À mesure que les évaluations s'élargissaient, les agences reconnaissaient que la tempête avait frappé un paysage humanitaire déjà tendu. Les camps de Rohingya avaient peu de capacité de réserve. Les communautés de Rakhine avaient peu de marge de manœuvre. Le cyclone n'avait pas créé de vulnérabilité à partir de rien ; il avait exposé et amplifié ce qui était déjà présent. Cette reconnaissance est importante car elle change l'histoire d'une simple question météorologique à une question d'exposition, de gouvernance et d'inégalité. Le cyclone Mocha était sévère, mais la sévérité seule ne détermine pas l'ampleur de la catastrophe. La catastrophe s'est approfondie là où la vulnérabilité avait été autorisée à s'accumuler au fil des ans.

Au moment où la phase immédiate de recherche et de triage cédait la place à la réparation et à la distribution de secours, l'urgence avait commencé à se transformer en une crise plus lente. Les corps étaient comptés. Les abris étaient réparés. Les routes étaient rouvertes par morceaux. La tempête elle-même était partie, mais la mesure de ses dégâts ne commençait qu'à être comprise. Ce qui restait n'était pas seulement un registre humanitaire, mais l'obligation d'expliquer pourquoi un cyclone moderne pouvait encore infliger un tel préjudice disproportionné aux personnes qui avaient le moins de marge pour l'absorber.
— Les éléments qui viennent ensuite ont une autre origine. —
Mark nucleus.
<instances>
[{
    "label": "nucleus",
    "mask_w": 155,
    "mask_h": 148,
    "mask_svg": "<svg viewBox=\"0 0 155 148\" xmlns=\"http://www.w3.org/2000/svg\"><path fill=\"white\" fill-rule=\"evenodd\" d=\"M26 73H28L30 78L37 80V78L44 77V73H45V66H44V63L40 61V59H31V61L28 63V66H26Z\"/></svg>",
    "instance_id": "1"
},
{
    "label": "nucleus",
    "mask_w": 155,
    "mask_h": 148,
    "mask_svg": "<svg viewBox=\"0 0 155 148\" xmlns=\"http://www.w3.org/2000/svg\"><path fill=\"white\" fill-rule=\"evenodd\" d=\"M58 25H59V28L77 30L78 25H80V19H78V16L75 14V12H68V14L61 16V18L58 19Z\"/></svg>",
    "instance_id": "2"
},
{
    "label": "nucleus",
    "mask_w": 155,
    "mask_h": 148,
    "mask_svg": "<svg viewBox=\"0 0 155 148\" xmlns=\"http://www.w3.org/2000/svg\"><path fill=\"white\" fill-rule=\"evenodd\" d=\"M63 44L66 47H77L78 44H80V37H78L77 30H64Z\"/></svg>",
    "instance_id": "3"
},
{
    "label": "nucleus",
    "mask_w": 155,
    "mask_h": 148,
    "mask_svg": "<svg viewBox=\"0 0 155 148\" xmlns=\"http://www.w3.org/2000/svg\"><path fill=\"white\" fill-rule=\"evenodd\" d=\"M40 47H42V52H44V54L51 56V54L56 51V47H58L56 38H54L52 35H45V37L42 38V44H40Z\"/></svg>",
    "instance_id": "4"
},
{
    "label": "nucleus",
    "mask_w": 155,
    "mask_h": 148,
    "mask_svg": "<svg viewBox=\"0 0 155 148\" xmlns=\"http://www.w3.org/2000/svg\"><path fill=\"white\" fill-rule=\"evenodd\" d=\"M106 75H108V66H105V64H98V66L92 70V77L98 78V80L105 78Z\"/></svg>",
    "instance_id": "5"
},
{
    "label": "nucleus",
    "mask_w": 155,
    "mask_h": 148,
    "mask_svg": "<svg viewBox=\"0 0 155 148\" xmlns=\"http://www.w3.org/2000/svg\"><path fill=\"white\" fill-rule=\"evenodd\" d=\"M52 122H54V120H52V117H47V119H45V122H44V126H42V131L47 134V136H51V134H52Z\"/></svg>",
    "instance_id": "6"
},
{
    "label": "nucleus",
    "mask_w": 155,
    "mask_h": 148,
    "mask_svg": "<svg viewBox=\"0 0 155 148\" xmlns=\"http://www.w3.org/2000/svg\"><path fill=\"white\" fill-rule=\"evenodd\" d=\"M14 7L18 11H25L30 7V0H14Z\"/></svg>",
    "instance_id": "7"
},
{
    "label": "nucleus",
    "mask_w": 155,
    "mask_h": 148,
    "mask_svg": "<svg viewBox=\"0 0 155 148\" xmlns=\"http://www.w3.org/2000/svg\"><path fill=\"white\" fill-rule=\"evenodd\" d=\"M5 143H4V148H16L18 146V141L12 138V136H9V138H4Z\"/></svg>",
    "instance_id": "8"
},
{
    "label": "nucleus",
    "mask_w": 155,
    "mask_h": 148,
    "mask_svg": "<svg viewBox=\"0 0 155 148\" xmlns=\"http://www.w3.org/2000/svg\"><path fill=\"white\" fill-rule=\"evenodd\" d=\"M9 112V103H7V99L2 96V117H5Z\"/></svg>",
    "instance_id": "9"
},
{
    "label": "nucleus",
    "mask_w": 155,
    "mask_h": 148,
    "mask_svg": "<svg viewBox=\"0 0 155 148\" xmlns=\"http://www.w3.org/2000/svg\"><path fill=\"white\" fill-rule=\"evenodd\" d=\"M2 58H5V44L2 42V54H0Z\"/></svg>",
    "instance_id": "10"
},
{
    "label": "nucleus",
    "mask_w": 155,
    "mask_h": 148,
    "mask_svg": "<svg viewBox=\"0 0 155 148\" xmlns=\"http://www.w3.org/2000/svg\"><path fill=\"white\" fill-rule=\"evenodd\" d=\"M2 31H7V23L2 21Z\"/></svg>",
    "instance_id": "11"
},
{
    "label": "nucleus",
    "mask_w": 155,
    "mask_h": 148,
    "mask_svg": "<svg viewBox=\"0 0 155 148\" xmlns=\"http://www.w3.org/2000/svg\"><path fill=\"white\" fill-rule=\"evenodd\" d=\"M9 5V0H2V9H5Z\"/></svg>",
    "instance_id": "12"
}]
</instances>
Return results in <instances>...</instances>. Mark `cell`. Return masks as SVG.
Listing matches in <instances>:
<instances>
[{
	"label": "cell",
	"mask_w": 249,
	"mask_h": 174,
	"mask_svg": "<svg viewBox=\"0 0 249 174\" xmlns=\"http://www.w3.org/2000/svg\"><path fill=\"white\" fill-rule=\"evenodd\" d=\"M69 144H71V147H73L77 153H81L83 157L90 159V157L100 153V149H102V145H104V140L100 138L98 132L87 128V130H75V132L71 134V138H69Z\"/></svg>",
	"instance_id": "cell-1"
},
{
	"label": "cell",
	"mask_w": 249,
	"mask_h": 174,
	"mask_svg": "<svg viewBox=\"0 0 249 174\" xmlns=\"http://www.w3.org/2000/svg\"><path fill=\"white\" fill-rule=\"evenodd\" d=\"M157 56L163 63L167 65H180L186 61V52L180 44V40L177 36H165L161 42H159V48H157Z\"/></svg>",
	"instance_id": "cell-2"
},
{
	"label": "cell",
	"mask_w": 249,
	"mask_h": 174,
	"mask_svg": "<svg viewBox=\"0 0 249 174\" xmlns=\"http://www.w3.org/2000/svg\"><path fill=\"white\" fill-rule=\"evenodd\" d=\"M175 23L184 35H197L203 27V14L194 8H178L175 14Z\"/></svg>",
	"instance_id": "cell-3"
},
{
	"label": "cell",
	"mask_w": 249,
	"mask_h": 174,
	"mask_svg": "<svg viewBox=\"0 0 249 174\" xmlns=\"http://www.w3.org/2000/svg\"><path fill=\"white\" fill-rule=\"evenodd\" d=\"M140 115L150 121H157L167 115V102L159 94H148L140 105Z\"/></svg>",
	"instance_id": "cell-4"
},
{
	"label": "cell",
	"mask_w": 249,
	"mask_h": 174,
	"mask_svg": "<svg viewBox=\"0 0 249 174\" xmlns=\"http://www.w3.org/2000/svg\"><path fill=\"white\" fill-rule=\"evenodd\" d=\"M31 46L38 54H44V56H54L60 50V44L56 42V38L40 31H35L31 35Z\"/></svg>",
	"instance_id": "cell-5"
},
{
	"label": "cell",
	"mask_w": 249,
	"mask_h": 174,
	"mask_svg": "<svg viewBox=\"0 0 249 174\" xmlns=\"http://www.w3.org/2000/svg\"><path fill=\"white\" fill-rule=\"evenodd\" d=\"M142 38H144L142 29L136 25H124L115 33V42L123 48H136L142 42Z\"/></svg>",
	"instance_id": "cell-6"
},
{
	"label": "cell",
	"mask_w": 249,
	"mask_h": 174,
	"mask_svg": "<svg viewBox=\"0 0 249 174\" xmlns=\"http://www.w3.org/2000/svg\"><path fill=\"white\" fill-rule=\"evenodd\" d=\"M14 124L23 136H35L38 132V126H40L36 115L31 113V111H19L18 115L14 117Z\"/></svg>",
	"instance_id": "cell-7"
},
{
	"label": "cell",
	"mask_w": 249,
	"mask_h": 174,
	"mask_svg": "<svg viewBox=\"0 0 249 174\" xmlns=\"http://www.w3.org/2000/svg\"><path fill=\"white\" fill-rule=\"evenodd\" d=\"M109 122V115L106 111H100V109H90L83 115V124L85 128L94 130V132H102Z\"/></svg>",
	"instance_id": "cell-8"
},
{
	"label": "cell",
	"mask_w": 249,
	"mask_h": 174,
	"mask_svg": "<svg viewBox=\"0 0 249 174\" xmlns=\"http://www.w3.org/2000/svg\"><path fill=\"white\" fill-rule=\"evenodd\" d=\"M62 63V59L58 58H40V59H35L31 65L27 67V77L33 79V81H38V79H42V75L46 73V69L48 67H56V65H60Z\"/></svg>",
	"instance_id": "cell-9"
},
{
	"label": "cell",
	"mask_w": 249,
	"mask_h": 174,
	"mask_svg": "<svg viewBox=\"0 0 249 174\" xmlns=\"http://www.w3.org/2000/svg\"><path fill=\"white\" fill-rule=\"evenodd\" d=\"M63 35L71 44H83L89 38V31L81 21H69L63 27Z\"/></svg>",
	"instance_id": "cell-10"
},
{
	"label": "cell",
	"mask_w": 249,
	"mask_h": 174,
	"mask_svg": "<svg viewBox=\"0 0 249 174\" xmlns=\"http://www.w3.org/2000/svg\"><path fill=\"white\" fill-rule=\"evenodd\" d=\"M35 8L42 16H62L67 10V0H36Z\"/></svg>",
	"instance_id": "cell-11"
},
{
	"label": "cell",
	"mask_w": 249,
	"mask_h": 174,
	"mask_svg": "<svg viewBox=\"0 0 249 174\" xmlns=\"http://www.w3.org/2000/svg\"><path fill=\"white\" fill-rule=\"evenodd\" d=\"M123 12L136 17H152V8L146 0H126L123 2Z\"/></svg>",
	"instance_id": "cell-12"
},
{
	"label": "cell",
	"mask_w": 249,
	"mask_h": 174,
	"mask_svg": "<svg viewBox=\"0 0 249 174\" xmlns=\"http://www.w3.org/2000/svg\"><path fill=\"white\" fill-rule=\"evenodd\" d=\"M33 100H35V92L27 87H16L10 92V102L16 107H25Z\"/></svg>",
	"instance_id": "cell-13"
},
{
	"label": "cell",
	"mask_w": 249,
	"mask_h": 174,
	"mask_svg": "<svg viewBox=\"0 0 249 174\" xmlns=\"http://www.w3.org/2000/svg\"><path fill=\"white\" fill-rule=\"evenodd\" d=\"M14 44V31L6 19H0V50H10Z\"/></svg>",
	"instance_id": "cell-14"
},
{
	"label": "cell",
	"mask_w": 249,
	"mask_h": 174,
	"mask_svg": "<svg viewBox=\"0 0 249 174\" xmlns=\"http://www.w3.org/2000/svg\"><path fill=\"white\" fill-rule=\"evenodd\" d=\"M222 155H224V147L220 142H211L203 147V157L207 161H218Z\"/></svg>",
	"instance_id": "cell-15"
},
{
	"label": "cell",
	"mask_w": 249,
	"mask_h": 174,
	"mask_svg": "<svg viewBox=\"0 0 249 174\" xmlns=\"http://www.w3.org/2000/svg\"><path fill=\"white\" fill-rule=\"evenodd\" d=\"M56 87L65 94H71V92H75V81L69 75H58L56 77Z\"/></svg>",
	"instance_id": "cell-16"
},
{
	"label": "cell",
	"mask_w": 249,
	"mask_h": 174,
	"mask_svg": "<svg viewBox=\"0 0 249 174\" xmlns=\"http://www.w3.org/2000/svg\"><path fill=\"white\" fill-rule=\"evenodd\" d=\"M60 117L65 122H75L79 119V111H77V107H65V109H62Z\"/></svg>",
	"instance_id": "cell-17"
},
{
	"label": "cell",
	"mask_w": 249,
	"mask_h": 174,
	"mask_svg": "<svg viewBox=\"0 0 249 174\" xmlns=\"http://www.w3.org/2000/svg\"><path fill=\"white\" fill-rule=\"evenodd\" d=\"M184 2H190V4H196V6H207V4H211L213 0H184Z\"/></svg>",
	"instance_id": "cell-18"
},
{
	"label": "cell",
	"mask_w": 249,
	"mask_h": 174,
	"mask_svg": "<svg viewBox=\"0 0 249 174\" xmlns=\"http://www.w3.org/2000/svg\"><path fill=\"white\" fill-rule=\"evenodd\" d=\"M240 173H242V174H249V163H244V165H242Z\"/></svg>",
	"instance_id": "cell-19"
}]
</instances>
Cette obligation s'étendait au-delà des allées du camp et des routes brisées dans la tenue des registres de la réponse elle-même. Dans un cadre comme celui de Cox's Bazar, où les opérations humanitaires dépendent de listes, de cartes et d'évaluations périodiques, les conséquences deviennent lisibles à travers des documents autant qu'à travers des structures en ruine. Les évaluations des abris, les bilans des blessures et les plans de distribution formaient la trace écrite du bilan. Il en était de même au Myanmar, où les limitations d'accès rendaient chaque chiffre vérifié plus difficile à obtenir et chaque rapport précoce plus contingent. La tension durant ces premiers jours n'était pas seulement de savoir si des survivants seraient retrouvés, mais si les effets de la tempête seraient pleinement visibles à temps pour façonner la réponse.

Le problème de visibilité était important. Lorsqu'une tempête traverse un camp densément peuplé ou une ville endommagée, les pires dégâts peuvent ne pas être les plus faciles à voir. Un toit d'abri arraché est évident. Un ménage qui perd l'accès à l'eau, à l'assainissement, à l'aide alimentaire ou à une clinique après le passage du vent est moins visible mais tout aussi exposé. C'est pourquoi la transition vers l'enregistrement et la réparation était si critique. Elle a transformé un champ chaotique de pertes en catégories que les intervenants pouvaient utiliser : abris endommagés, familles déplacées, routes bloquées, services interrompus et besoins de santé urgents. Elle a également exposé à quel point le système humanitaire lui-même était devenu fragile sous une pression répétée.

En ce sens, le bilan après le cyclone Mocha n'était pas un moment unique mais une séquence : recherche, triage, enregistrement, réparation, redistribution. Chaque étape dépendait de la précédente. Chaque étape révélait une autre couche de dépendance aux routes, à la communication, à l'intégrité des abris et à la capacité locale. La force immédiate du cyclone avait été mesurée en vent et en montée des eaux, mais sa force durable était mesurée dans le travail lent nécessaire pour rendre les communautés touchées lisibles, accessibles et habitables à nouveau.